I Realize I’m Holding My Breath

09 Dec 2023

I Realize I’m Holding My Breath

Fiction by KRISTIN E. LANDFIELD

I scoot across the floor, noticing lint and hair and some dirt on this 32-year-old beige carpet.  Normally I would feel guilty that I haven’t cleaned it.  Today, though, I just roll over on my stomach and look up at the clunky hospital bed, a shoddy contraption with wheels and a crank that has been my father’s whole world for months now.  I want to be on the floor near the bed rather than across the room or in the chair right next to it. I don’t know what else to do with myself.  I’m on the floor and so is furry Sam, spread out and sleeping.  Twilight Sam, who no longer wants to be lifted or held, but likewise wants to feel close and safe, grounded on the floor and holding watch.

All day, a pesky lump keeps rising in my throat.  It presses tears to my eyes. I don’t altogether mind it: there is a welcome consonance to its subtle burn.  Tightness rises in my body, sometimes slowly with heat, sometimes with a leap that forces its way to my throat, constricts the space, and pushes tears to form puddles in my eyes.  That leap catches me involuntarily, like a cough or a sneeze or a yawn, maybe even like an unexpected laugh.  I’m watching my father breathe, wondering about his tightened throat.  Just now, a rare stillness inhabits his limbs. Along with the rise and fall in his chest, this signifies an increasingly fleeting moment of rest.  I realize I’m holding my own breath.

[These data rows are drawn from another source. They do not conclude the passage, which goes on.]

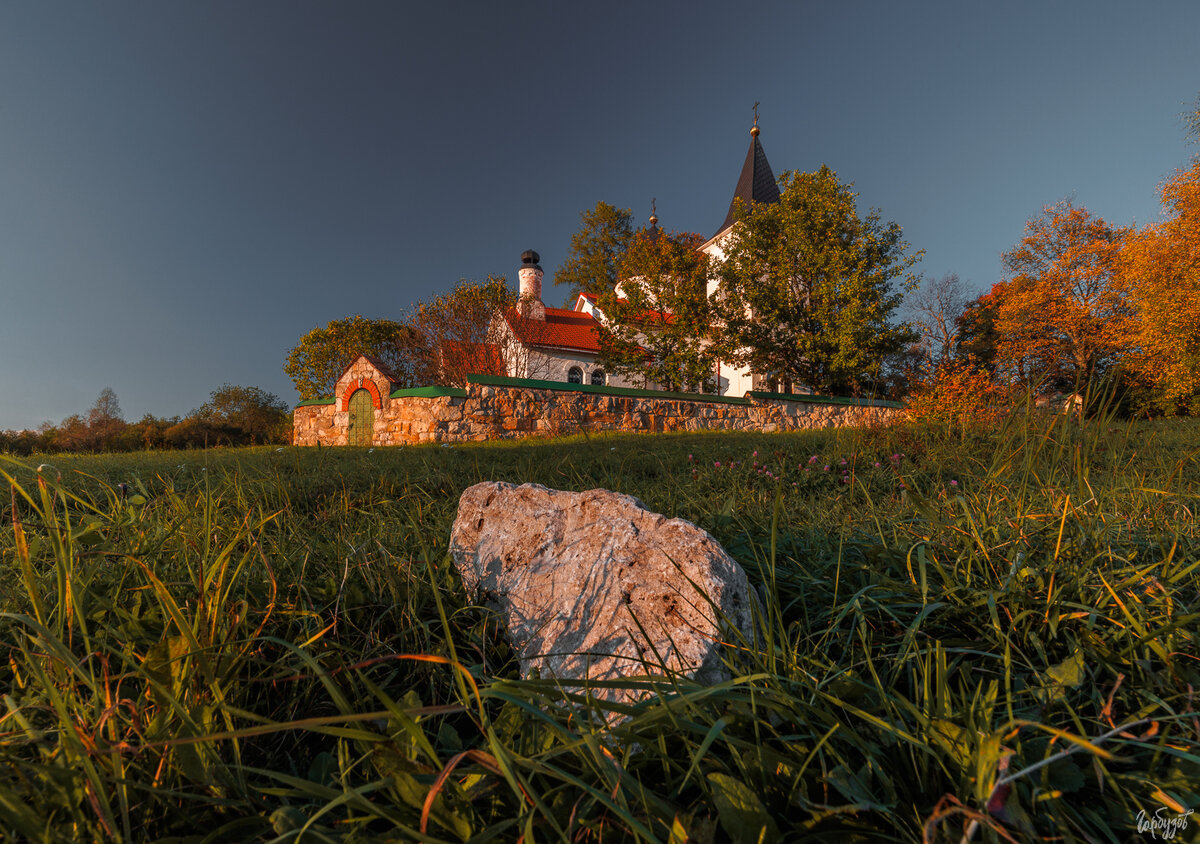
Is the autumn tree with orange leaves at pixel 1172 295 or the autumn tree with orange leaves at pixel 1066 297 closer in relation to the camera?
the autumn tree with orange leaves at pixel 1172 295

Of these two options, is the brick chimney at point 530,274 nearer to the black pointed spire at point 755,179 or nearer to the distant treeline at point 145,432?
the black pointed spire at point 755,179

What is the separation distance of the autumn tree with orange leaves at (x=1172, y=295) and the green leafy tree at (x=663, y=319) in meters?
14.9

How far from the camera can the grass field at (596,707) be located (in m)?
0.75

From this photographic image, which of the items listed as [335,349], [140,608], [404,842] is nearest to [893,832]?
[404,842]

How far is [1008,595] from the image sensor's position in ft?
4.38

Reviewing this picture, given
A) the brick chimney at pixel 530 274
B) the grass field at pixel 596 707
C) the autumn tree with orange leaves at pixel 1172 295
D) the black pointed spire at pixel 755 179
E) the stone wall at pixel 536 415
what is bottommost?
the grass field at pixel 596 707

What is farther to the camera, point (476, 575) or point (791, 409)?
point (791, 409)

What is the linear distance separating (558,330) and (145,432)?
57.4 feet

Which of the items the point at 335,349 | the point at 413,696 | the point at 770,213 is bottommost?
the point at 413,696

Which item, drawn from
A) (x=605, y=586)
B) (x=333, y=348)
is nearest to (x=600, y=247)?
(x=333, y=348)

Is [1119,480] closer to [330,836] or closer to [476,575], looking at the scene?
[476,575]

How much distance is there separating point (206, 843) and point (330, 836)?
199 mm

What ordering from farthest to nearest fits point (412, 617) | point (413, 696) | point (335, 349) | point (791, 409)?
point (335, 349)
point (791, 409)
point (412, 617)
point (413, 696)

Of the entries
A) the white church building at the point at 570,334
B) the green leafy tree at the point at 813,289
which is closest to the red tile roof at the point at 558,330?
the white church building at the point at 570,334
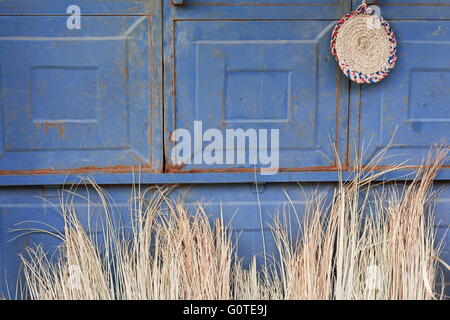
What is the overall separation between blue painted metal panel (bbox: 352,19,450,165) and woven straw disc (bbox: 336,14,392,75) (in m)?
0.13

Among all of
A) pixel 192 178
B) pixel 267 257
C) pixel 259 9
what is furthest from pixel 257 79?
pixel 267 257

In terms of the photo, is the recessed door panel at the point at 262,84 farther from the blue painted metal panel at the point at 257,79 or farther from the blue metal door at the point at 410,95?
the blue metal door at the point at 410,95

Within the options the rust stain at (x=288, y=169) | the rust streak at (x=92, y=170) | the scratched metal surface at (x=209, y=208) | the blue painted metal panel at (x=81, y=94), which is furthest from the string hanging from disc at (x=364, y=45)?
the rust streak at (x=92, y=170)

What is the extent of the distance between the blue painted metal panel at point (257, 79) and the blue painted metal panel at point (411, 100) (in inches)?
5.6

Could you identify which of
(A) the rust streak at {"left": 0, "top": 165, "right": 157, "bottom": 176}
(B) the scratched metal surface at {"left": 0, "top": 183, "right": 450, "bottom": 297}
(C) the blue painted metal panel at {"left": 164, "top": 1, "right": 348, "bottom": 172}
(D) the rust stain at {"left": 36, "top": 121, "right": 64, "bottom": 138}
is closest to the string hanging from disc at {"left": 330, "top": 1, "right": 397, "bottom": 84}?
(C) the blue painted metal panel at {"left": 164, "top": 1, "right": 348, "bottom": 172}

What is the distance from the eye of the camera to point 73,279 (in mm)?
3033

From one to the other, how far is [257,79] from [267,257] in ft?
3.20

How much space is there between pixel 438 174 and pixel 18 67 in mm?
2302

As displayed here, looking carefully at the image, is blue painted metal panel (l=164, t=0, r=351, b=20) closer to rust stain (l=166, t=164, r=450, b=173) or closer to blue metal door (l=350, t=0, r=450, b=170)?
blue metal door (l=350, t=0, r=450, b=170)

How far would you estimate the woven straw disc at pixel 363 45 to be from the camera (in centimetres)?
315

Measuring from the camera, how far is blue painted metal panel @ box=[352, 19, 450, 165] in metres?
3.25

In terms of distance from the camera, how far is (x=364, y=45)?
3.19 meters
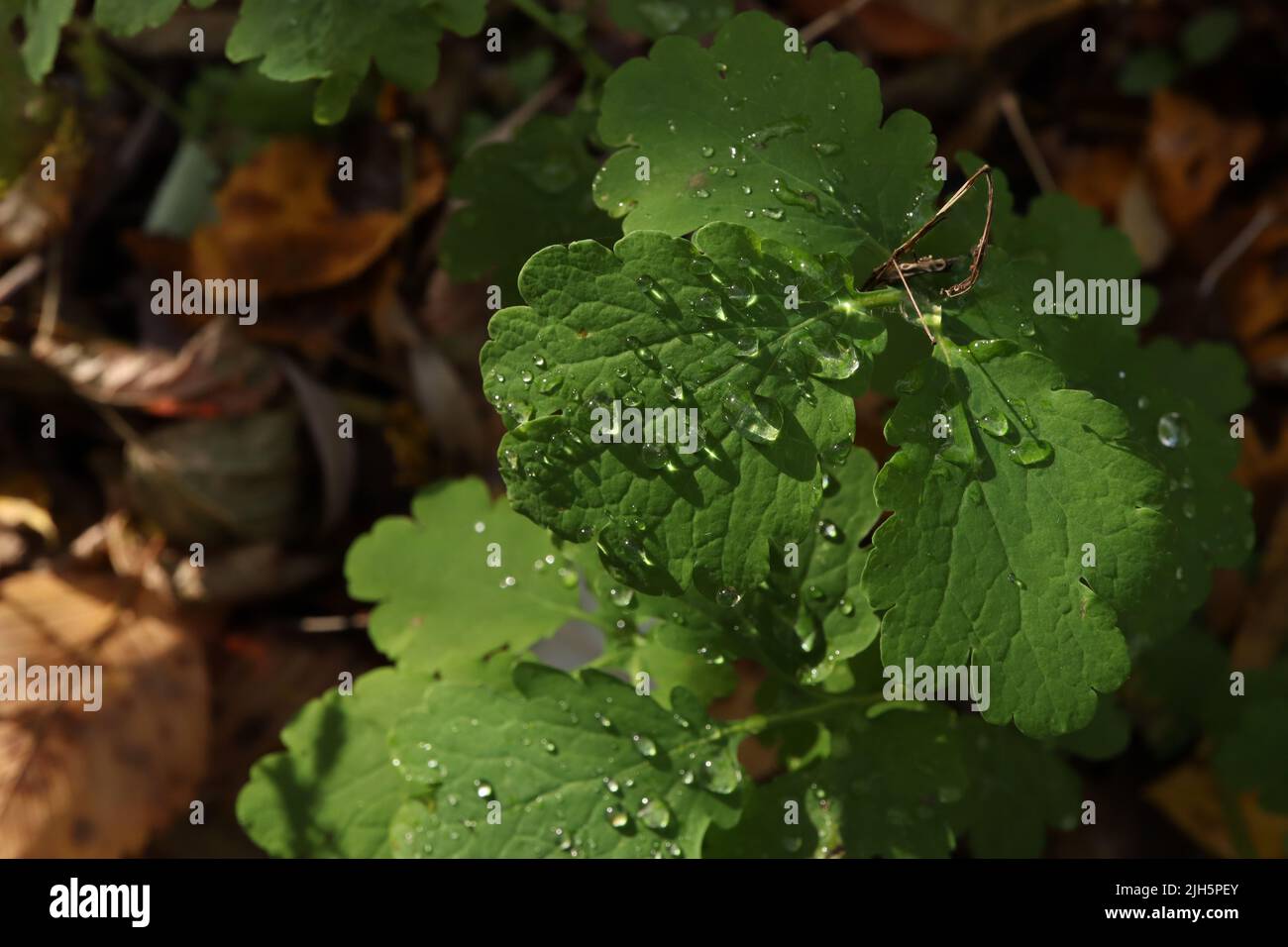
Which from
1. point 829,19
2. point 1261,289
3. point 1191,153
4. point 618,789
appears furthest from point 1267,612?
point 618,789

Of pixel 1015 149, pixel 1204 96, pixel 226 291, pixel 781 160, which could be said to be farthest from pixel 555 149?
pixel 1204 96

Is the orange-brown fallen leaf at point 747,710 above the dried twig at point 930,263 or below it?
below

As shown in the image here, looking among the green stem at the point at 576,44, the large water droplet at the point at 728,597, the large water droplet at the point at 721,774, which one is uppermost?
the green stem at the point at 576,44

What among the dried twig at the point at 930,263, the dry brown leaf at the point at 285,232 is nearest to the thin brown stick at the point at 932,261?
the dried twig at the point at 930,263

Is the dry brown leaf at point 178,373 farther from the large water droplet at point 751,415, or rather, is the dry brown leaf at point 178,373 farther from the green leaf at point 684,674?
the large water droplet at point 751,415

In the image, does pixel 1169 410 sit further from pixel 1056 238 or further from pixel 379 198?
pixel 379 198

Occasionally he starts, and his brittle fists wave around on enervated arms, shaking and tense, almost as though lamenting the air right in front of him.  They can’t shake up at the sky, the vantage of which is long since shrouded by his rigid neck and nearly blind eyes.  Instead, his quaking—with taut fists unable to loosen their grasp—erupts in a tremor of protest at this physical prison where he lies.  He’s now fully shackled after being dragged behind Parkinson’s pillaging march for 25 years. In these new paroxysms of pain there is an agony in his face that I haven’t seen before.  He shakes violently. I freeze in fear.  When the convulsions abate, his arms drop, hands still clenched. Unlike many of his episodes, today when the tremors subside, he reverts to sleep—sleep not from comfort but from utter depletion. A sleep that scares me.  I realize I’m holding my breath.

My mother comes into the room after taking a nap.  Her small body moves with kind steps. With coffee in hand, she’s careful not to step on Sam.  I raise a finger to my lips.  We don’t say anything.  She sets down her coffee and turns to the sofa for a blanket.  She folds it just so then sets the fleece on the floor.  My mother bends down, places a hand on the carpet and joins us—closest to the bed—listening through her faded hearing for my father’s breath.  I realize I’m holding my breath.